■ **WORKING DATA**
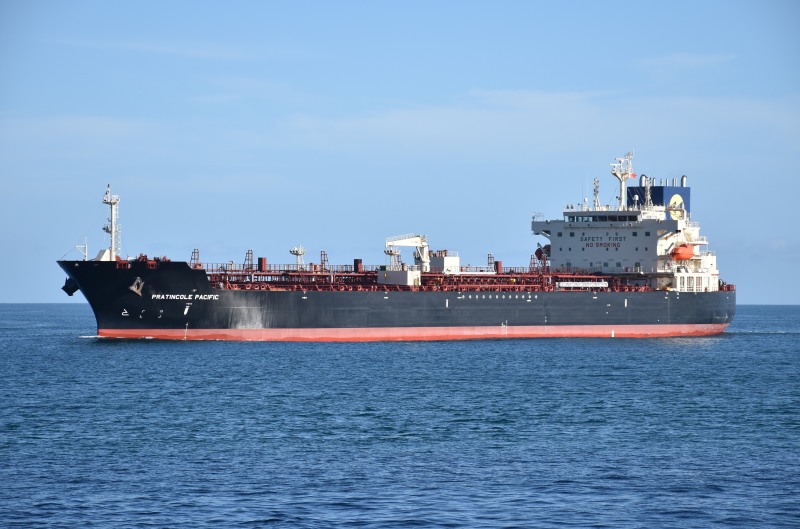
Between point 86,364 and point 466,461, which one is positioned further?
point 86,364

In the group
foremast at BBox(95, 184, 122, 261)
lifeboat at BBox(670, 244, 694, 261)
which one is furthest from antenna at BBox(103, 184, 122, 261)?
lifeboat at BBox(670, 244, 694, 261)

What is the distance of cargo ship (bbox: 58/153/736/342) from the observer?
59594 mm

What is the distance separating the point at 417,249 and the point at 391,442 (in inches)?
1683

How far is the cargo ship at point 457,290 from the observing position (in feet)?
196

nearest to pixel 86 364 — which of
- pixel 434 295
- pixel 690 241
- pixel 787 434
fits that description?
pixel 434 295

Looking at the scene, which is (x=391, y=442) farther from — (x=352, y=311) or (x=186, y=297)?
(x=352, y=311)

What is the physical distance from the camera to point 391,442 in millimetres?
30719

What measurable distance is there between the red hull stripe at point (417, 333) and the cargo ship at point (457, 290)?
81 mm

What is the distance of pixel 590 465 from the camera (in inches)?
1073

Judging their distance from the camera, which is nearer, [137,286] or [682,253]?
[137,286]

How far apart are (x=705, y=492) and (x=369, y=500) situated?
7.58 meters

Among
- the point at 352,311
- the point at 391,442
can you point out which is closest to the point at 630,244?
the point at 352,311

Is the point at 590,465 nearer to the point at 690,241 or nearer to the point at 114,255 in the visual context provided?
the point at 114,255

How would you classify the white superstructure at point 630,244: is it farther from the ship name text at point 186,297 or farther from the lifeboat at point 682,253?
the ship name text at point 186,297
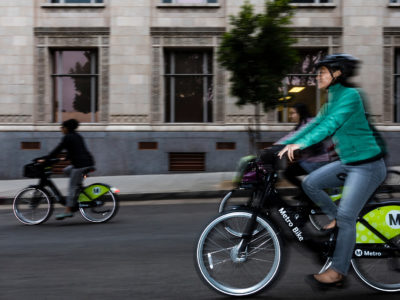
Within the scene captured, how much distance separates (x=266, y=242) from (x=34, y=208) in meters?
5.31

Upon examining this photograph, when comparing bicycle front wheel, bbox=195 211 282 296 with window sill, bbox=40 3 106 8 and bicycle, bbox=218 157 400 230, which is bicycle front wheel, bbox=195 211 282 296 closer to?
bicycle, bbox=218 157 400 230

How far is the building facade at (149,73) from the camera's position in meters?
15.8

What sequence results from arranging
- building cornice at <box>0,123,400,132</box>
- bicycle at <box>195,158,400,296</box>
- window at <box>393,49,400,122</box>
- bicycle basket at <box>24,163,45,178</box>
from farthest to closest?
window at <box>393,49,400,122</box>
building cornice at <box>0,123,400,132</box>
bicycle basket at <box>24,163,45,178</box>
bicycle at <box>195,158,400,296</box>

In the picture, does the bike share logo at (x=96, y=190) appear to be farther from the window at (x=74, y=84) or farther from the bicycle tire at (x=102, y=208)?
the window at (x=74, y=84)

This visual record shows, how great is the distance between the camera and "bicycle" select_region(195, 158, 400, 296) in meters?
3.72

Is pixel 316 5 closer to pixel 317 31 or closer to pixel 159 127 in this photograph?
pixel 317 31

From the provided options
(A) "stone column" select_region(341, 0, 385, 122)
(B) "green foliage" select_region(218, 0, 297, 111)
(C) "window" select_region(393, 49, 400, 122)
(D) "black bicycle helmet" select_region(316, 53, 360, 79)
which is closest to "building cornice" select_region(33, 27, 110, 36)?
(B) "green foliage" select_region(218, 0, 297, 111)

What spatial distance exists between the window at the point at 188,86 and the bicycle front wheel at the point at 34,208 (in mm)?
8704

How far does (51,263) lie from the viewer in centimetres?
→ 521

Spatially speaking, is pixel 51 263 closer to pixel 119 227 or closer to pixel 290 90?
pixel 119 227

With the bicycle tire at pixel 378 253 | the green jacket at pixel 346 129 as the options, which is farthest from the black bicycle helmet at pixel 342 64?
the bicycle tire at pixel 378 253

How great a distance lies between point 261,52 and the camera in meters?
11.0

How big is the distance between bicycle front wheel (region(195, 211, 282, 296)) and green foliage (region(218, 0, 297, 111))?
7.58 meters

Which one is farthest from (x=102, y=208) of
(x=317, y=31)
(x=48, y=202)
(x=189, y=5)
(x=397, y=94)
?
(x=397, y=94)
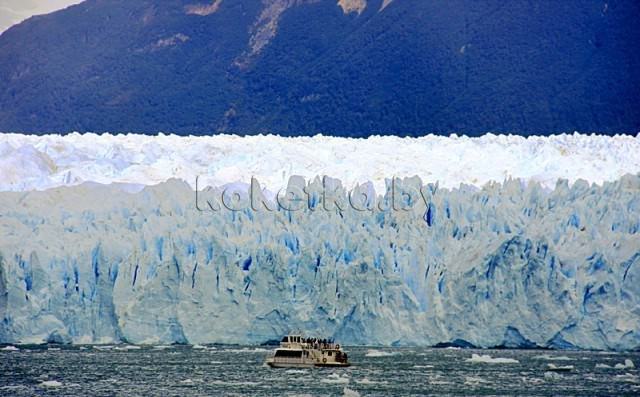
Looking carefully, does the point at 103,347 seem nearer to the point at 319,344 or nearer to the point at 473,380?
the point at 319,344

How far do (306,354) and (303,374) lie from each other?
50cm

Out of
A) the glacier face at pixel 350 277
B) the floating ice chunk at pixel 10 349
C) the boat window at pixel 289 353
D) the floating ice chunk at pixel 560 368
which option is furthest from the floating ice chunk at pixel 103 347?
the floating ice chunk at pixel 560 368

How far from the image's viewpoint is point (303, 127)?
39344mm

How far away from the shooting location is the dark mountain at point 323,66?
38125 mm

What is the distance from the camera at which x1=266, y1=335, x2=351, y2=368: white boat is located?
79.5 ft

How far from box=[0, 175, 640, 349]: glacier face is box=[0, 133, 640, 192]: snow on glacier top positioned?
2.79 metres

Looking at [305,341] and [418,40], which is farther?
[418,40]

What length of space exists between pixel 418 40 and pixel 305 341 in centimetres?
1651

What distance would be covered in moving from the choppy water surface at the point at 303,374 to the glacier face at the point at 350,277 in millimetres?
537

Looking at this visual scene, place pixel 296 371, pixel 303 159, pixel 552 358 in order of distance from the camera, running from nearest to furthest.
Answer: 1. pixel 296 371
2. pixel 552 358
3. pixel 303 159

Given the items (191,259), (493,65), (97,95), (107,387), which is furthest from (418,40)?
(107,387)

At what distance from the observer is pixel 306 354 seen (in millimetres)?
24266

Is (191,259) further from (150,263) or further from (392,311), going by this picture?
(392,311)

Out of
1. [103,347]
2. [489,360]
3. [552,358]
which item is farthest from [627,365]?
[103,347]
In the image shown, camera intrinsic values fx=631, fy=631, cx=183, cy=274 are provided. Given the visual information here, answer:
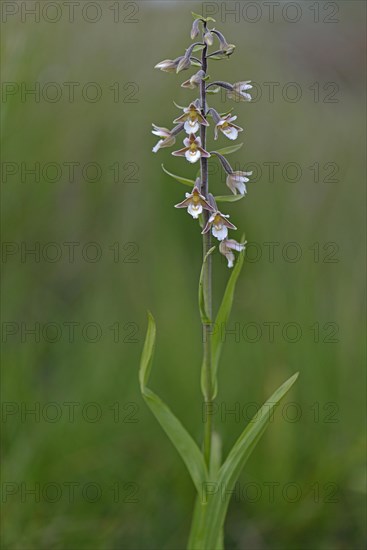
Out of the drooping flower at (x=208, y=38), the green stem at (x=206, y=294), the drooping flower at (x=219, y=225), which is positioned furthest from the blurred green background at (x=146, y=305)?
the drooping flower at (x=208, y=38)

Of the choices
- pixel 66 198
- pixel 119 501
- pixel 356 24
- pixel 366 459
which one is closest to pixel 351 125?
pixel 356 24

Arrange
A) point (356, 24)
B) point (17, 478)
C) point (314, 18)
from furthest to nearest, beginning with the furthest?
point (356, 24)
point (314, 18)
point (17, 478)

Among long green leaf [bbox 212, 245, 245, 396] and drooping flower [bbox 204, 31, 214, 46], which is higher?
drooping flower [bbox 204, 31, 214, 46]

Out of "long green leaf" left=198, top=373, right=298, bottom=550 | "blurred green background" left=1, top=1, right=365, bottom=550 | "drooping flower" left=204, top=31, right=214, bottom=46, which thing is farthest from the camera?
"blurred green background" left=1, top=1, right=365, bottom=550

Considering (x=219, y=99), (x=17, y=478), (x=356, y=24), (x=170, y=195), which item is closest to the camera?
(x=17, y=478)

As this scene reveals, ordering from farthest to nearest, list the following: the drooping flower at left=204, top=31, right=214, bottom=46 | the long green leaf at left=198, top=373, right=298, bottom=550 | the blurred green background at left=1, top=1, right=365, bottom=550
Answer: the blurred green background at left=1, top=1, right=365, bottom=550 → the long green leaf at left=198, top=373, right=298, bottom=550 → the drooping flower at left=204, top=31, right=214, bottom=46

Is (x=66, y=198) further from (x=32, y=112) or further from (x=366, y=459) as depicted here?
(x=366, y=459)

■ **WHAT TO DO**
Take the line with "from the camera?" and all lines after it through the end of the records, and write them out exactly; include nothing else.

■ **OUTPUT FOR THIS EXERCISE**
Out of "long green leaf" left=198, top=373, right=298, bottom=550 | "blurred green background" left=1, top=1, right=365, bottom=550 | "drooping flower" left=204, top=31, right=214, bottom=46, which thing is farthest from the camera?
"blurred green background" left=1, top=1, right=365, bottom=550

Considering (x=219, y=99), (x=17, y=478), (x=356, y=24), (x=170, y=195), which item is closest to the camera?
(x=17, y=478)

As this scene reveals, ordering from farthest to nearest, list the following: the drooping flower at left=204, top=31, right=214, bottom=46 | the long green leaf at left=198, top=373, right=298, bottom=550 | the blurred green background at left=1, top=1, right=365, bottom=550
Answer: the blurred green background at left=1, top=1, right=365, bottom=550 → the long green leaf at left=198, top=373, right=298, bottom=550 → the drooping flower at left=204, top=31, right=214, bottom=46

Is (x=66, y=198) further from (x=32, y=112) or further from (x=366, y=459) as depicted here?
(x=366, y=459)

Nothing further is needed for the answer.